|
Getting your Trinity Audio player ready...
|

When Joanna Martinez first went to Dashi Japanese Restaurant in Menlo Park 21 years ago, it was bustling.
Martinez quickly learned that if she and her co-workers didn’t arrive promptly at 11:30 a.m. from their warehouse around the corner, they would face a 30-minute wait. The restaurant, owned by John Bek, was “always packed, always booked.”
“We looked forward to sitting at the bar because I like talking to John … but everybody was super kind,” Martinez said. What began as a place to grab lunch with her colleagues became Martinez’s venue of choice for special occasions. “That’s where we would celebrate,” she said.
read related articles
Meta halts $3.5B project, leaving Belle Haven empty-handed
Meta’s footprint in Menlo Park is shrinking
The 26-year-old establishment will permanently shut its doors on July 3, two months after Meta’s property management team informed Bek that his lease would be terminated in 60 days.
Dashi sits near the intersection of Willow Road and Hamilton Avenue in a strip mall across the street from Meta’s sprawling corporate headquarters. Aside from national chains Starbucks and Jack in the Box, it is the oldest restaurant in the Meta-owned mall, which the tech company bought to use in the now-halted Willow Village. The shopping plaza also includes restaurants Mi Taqueria, HAJI’S Restaurant, and SAJJ Mediterranean.
Bek, the third owner of Dashi, acquired the restaurant 23 years ago. When he took over, he said he made efforts to talk to his customers and forge personal relationships with them. He felt confident that his approachable personality would set him up for success.

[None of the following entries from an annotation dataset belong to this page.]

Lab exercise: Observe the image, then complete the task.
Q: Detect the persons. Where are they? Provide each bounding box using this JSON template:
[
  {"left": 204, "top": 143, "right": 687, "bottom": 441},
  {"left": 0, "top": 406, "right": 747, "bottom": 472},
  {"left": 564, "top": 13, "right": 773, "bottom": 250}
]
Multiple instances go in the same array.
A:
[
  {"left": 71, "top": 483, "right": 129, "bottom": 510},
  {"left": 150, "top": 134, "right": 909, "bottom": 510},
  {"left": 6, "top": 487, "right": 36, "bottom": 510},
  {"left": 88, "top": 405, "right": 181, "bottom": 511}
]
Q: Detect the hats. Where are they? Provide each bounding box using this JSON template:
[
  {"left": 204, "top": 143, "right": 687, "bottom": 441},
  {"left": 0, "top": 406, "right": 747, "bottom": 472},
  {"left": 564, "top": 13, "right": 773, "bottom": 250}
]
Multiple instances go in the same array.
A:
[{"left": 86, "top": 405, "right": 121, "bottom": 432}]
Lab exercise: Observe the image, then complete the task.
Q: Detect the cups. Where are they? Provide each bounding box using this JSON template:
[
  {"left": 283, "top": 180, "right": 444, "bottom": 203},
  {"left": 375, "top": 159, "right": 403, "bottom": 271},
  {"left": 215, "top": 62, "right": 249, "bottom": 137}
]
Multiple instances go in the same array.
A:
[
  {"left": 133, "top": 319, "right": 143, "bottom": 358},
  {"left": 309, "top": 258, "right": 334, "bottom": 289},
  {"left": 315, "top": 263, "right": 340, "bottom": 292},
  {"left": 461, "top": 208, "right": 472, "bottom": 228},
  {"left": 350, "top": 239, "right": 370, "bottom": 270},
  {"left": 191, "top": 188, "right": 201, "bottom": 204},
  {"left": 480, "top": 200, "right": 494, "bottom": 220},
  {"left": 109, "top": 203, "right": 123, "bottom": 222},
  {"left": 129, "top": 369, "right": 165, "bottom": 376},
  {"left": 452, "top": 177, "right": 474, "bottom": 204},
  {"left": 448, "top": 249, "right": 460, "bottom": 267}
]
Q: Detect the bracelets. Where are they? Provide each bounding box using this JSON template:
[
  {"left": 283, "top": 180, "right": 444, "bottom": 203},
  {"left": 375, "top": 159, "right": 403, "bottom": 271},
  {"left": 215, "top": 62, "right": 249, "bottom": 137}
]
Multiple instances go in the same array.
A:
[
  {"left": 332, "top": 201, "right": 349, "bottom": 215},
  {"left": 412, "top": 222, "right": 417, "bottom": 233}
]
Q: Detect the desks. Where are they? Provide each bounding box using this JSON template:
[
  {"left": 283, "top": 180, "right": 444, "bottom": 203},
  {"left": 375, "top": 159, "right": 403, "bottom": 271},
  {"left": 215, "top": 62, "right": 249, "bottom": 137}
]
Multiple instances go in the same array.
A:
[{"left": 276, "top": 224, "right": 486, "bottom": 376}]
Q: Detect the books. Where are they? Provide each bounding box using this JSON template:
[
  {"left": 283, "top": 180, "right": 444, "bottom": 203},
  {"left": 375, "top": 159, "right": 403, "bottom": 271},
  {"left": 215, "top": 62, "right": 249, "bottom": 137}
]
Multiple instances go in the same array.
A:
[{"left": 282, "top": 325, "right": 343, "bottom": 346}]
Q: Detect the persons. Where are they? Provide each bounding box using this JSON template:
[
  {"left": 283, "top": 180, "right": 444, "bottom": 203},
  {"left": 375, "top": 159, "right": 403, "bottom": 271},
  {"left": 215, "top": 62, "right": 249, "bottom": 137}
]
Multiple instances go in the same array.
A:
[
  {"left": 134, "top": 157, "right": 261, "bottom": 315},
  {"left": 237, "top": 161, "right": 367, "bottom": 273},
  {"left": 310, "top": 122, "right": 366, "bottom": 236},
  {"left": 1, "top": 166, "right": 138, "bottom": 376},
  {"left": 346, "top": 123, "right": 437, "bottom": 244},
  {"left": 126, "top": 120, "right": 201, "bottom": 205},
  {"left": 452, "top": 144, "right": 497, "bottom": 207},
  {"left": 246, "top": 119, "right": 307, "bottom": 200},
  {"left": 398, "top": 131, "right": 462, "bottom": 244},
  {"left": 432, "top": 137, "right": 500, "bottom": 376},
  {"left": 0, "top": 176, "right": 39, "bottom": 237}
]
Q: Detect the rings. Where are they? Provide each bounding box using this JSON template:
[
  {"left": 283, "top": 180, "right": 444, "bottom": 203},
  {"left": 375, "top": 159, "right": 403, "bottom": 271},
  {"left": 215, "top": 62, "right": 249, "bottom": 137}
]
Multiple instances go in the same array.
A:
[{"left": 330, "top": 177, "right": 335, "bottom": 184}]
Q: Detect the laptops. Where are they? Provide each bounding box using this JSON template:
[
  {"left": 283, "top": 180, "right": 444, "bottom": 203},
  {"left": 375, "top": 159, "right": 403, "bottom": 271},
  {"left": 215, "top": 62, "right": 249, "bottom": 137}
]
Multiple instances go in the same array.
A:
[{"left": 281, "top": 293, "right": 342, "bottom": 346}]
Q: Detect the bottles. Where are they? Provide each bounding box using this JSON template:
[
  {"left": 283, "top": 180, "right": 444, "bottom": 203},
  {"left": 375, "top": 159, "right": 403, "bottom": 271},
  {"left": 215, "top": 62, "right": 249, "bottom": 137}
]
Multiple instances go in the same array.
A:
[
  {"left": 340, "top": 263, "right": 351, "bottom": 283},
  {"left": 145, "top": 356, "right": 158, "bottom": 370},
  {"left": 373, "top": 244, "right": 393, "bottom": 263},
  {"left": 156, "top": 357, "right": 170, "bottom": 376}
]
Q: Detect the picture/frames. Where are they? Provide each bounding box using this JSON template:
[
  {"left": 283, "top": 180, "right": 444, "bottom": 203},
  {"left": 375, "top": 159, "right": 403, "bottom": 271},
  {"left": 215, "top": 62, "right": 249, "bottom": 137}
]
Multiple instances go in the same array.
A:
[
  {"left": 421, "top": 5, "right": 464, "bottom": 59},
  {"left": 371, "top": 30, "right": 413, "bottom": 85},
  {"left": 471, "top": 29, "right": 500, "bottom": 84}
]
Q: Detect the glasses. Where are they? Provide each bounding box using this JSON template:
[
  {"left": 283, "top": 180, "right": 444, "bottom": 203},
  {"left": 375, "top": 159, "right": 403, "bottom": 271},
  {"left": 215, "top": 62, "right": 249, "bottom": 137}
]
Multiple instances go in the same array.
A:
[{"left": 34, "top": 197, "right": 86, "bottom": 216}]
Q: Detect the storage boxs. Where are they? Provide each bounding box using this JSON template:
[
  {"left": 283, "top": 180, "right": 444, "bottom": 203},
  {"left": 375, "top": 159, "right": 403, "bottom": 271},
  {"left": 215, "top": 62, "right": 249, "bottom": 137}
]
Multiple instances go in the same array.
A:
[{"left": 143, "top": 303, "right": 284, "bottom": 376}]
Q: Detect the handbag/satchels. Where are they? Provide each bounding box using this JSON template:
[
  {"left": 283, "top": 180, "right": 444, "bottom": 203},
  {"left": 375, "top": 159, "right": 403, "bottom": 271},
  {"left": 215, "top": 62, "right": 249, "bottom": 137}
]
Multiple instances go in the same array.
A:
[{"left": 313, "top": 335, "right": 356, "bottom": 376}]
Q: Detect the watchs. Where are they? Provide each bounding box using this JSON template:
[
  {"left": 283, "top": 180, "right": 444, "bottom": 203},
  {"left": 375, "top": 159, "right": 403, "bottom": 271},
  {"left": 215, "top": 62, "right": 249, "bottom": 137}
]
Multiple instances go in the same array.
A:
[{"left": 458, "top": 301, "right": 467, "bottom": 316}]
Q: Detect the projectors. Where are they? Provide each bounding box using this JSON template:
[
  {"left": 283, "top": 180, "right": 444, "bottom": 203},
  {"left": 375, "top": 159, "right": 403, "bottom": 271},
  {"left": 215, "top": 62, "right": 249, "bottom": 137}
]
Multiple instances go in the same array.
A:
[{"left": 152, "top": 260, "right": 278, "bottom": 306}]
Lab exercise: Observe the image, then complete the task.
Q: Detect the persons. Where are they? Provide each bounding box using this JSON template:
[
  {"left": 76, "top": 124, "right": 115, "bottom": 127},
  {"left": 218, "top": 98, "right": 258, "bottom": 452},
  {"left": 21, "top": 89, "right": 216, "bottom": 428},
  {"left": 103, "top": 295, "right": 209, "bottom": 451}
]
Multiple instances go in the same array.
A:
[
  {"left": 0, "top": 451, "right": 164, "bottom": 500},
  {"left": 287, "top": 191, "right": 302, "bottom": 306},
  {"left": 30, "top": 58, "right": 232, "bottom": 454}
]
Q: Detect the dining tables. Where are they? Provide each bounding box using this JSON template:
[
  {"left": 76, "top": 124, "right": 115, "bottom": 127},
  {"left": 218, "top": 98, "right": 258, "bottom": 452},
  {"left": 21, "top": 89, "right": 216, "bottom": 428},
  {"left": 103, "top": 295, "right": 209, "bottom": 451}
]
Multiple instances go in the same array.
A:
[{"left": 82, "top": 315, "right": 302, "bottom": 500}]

“John tries to make everybody that comes into his restaurant feel like they’re in a friend’s house,” said Rudy Torres, a longtime customer. “He’s always very welcoming to everyone that comes into his restaurant. He knows everybody by first name, even families, fathers, mothers, children.”
Initially, Bek said 70% of his business came from corporate workers at nearby companies like Martinez coming for lunch. But the scene began to change 10 years ago when Meta purchased the complex and properties in its surrounding area.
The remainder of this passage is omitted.